Consider $y=\sqrt x$
Squaring on both sides we get,
$y^2=x$
Clearly this is a parabola open rightward and whose focus is $(4a=1\Rightarrow a=\large\frac{1}{4}$)
$y=x$ is a straight line passing through the origin which is inclined at an angle of $45^\circ$ to the $x$-axis.
Step 2:
The points of intersection can be obtained by equating $y^2=x$ and $y^2=x^2$
$x^2=x\Rightarrow (x^2-x)=0$
$x(x-1)=0.$
$\Rightarrow x=0$ or $x=1$.Hence $y=0,1.
Hence the points of intersection are (0,0) and (1,1).
The required area is the shaded portion shown in the fig.

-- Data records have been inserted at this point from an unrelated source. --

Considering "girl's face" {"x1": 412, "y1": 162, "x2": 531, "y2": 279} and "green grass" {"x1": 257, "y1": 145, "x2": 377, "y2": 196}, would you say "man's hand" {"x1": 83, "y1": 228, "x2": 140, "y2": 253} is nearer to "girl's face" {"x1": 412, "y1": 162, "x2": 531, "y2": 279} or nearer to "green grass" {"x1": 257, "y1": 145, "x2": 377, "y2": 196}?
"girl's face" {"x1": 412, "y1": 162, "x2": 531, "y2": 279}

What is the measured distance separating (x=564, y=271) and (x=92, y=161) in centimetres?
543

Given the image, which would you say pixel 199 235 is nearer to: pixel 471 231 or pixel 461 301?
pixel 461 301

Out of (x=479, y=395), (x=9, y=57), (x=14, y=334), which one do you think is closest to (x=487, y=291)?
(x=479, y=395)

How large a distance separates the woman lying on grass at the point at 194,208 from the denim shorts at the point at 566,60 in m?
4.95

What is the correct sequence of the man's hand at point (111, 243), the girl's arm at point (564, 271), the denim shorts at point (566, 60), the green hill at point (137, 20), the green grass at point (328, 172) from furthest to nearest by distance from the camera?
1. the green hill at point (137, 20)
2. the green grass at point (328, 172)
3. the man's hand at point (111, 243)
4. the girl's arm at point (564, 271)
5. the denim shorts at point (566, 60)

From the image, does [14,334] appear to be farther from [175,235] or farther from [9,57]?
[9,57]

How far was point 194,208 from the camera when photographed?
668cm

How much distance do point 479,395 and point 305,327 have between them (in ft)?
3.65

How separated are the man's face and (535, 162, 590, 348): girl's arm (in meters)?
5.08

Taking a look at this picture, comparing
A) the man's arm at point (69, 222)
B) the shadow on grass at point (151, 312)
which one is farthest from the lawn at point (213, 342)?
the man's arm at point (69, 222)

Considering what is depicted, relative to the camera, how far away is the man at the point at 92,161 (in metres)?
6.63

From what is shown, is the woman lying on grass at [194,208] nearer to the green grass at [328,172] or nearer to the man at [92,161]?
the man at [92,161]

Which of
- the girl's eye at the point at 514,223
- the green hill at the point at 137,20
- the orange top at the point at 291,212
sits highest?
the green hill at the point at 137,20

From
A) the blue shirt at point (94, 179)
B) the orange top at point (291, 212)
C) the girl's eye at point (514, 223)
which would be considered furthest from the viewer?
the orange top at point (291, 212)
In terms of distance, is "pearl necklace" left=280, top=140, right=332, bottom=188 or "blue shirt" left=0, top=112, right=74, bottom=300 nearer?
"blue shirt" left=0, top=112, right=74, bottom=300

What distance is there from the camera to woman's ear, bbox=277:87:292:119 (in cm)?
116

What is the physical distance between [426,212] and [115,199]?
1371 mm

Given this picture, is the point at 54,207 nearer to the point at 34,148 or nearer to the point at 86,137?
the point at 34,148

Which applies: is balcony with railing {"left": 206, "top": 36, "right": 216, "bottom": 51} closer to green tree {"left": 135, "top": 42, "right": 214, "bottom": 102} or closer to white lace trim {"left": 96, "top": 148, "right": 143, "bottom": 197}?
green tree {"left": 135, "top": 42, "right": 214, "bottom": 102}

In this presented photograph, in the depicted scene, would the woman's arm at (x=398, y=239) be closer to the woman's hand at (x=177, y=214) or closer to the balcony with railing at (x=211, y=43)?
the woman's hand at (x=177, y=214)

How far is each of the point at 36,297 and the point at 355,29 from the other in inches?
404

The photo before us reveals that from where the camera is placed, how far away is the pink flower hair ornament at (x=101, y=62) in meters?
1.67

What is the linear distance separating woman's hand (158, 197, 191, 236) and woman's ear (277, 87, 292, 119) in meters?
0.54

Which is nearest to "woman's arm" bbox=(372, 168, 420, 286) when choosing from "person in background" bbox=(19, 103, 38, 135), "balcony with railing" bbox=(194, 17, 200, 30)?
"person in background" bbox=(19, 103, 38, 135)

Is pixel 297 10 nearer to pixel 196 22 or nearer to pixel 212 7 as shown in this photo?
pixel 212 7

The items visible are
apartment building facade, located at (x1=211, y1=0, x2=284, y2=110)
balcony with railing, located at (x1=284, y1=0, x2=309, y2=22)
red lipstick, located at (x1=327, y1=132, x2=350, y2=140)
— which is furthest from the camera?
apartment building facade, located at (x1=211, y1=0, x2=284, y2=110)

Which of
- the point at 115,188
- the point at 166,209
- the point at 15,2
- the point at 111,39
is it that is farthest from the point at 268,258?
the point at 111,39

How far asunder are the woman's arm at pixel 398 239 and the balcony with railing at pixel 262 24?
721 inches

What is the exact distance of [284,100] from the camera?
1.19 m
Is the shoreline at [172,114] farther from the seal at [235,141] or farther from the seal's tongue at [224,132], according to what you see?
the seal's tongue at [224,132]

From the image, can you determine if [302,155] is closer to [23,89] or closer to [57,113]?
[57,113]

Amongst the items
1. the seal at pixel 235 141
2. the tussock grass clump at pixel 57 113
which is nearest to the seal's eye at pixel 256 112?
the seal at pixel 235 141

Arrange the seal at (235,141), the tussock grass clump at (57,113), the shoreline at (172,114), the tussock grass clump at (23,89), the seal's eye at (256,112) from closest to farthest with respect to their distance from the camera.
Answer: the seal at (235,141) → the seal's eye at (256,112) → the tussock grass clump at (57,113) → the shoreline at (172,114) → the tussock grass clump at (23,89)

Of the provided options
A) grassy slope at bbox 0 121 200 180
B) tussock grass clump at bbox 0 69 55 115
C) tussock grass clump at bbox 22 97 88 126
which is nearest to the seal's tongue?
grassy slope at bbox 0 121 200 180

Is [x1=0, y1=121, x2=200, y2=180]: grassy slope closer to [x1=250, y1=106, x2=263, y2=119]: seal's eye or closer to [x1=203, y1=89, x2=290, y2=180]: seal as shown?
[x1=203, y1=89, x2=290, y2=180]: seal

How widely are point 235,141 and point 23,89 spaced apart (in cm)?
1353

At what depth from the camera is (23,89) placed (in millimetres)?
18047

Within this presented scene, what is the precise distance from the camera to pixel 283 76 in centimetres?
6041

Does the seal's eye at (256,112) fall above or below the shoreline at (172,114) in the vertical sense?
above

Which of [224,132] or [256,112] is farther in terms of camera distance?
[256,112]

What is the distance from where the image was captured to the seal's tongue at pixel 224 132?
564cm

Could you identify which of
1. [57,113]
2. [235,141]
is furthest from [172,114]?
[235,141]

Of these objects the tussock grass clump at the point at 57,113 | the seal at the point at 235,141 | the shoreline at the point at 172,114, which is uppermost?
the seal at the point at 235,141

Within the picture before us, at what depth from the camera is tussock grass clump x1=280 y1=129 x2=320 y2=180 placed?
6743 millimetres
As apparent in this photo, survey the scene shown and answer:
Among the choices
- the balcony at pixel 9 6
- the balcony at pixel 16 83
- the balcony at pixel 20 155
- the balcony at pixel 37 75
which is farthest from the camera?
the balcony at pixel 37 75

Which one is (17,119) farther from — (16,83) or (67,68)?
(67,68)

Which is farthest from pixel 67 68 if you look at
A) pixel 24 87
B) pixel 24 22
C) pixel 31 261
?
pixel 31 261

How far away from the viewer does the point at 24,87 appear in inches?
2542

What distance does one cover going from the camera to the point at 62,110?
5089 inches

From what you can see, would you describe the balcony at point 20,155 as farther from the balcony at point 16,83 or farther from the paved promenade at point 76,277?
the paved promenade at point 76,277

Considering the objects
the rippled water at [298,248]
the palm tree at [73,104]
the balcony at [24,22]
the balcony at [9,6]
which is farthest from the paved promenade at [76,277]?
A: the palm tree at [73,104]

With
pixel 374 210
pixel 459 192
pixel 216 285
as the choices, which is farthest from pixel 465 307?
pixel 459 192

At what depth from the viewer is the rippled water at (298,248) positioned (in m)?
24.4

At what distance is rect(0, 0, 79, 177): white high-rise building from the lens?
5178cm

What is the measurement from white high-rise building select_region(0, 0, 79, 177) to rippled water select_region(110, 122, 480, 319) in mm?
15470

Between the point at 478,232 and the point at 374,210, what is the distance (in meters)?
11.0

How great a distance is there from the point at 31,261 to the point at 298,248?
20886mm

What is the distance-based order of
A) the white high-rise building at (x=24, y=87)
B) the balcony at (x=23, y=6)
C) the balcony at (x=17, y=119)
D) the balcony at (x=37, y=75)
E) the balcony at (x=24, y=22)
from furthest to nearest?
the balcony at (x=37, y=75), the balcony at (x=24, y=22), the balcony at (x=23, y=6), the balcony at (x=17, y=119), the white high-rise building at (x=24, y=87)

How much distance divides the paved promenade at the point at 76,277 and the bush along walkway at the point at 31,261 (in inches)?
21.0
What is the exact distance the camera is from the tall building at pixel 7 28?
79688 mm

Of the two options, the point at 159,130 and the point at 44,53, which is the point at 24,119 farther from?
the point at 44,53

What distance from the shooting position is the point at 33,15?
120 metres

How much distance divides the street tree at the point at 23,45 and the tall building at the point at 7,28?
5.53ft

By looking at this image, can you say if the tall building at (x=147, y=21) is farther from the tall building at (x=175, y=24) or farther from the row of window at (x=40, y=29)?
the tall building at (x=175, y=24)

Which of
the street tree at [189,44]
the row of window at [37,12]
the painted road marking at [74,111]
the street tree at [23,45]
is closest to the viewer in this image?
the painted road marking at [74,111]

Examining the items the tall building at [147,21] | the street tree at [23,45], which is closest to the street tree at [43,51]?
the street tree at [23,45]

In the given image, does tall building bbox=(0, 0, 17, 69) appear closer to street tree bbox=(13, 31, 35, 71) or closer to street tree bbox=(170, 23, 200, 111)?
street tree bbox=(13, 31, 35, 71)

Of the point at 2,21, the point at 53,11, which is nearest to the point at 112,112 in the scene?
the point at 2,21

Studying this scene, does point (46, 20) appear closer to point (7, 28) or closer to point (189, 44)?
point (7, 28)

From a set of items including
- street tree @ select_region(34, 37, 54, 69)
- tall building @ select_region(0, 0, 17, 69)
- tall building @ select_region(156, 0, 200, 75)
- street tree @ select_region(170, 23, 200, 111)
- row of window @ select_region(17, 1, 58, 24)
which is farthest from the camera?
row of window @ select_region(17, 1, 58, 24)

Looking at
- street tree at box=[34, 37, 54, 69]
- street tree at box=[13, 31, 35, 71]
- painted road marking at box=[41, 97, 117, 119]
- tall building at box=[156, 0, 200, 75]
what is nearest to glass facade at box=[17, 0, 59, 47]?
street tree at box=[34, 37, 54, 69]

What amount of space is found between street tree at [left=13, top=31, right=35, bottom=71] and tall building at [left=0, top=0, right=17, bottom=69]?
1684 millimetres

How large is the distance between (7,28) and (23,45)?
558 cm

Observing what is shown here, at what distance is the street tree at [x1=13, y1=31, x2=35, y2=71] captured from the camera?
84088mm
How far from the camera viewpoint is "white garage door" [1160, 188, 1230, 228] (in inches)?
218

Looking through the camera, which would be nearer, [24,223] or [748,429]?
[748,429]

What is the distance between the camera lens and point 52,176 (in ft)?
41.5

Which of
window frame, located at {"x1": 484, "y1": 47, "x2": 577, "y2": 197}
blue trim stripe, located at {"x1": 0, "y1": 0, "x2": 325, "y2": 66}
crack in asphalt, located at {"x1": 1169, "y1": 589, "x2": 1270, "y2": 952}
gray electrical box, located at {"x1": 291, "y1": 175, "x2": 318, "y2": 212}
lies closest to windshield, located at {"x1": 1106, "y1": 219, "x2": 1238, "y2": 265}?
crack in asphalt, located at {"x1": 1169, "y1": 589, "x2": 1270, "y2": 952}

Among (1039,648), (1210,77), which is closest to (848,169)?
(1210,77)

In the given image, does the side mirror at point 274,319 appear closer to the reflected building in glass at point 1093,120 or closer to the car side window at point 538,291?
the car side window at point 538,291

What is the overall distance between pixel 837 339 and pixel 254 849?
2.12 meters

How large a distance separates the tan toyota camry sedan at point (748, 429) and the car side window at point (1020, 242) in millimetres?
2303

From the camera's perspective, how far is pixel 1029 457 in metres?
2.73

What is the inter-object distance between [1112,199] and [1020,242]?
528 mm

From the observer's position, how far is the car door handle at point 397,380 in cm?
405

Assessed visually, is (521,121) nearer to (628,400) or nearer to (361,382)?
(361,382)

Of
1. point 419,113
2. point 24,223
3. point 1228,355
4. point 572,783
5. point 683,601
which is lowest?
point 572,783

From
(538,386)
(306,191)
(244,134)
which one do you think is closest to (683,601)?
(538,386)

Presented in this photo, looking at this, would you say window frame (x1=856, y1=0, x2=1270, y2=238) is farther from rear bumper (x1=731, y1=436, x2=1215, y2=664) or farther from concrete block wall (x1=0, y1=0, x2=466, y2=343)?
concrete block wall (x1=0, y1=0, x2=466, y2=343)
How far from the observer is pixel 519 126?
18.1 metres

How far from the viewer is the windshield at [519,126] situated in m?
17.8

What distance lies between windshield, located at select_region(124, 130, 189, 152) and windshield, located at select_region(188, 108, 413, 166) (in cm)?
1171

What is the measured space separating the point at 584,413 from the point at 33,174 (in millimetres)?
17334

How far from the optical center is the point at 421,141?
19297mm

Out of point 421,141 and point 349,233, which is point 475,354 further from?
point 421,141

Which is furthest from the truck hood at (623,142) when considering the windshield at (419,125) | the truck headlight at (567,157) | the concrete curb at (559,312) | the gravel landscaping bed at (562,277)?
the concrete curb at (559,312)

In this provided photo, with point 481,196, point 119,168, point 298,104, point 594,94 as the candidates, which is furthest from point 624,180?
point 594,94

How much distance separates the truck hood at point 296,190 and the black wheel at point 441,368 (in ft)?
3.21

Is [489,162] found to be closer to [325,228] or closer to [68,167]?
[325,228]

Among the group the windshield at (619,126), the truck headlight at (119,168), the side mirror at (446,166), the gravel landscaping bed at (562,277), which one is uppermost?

Hence $A=\int_0^1(y_2-y_1)dx.$
Where $y_2=\sqrt{x}$ and $y_1=x$
So,$A=\int_0^1(\sqrt x-x)dx.$
$\;\;\;\;=\int_0^1\sqrt{x}dx-\int_0^1 xdx.$
Step 3:
On integrating we get,
$\;\;\;\;=\begin{bmatrix}\large\frac{x^{\Large\frac{3}{2}}}{\Large\frac{3}{2}}\end{bmatrix}_0^1-\begin{bmatrix}\large\frac{x^2}{2}\end{bmatrix}_0^1$
$\;\;\;\;=\large\frac{2}{3}$$\begin{bmatrix}x^{\large\frac{3}{2}}\end{bmatrix}_0^1$$-\large\frac{1}{2}\begin{bmatrix}x^2\end{bmatrix}_0^1$
On applying limits we get,
$\;\;\;\;=\large\frac{2}{3}\normalsize[1^{\large\frac{3}{2}}\normalsize-0]-\large\frac{1}{2}\normalsize[1^2-0]$
$\;\;\;\;=\large\frac{2}{3}-\frac{1}{2}=\frac{1}{6}$sq.units.
Hence the required area is $\large\frac{1}{6}$sq.units.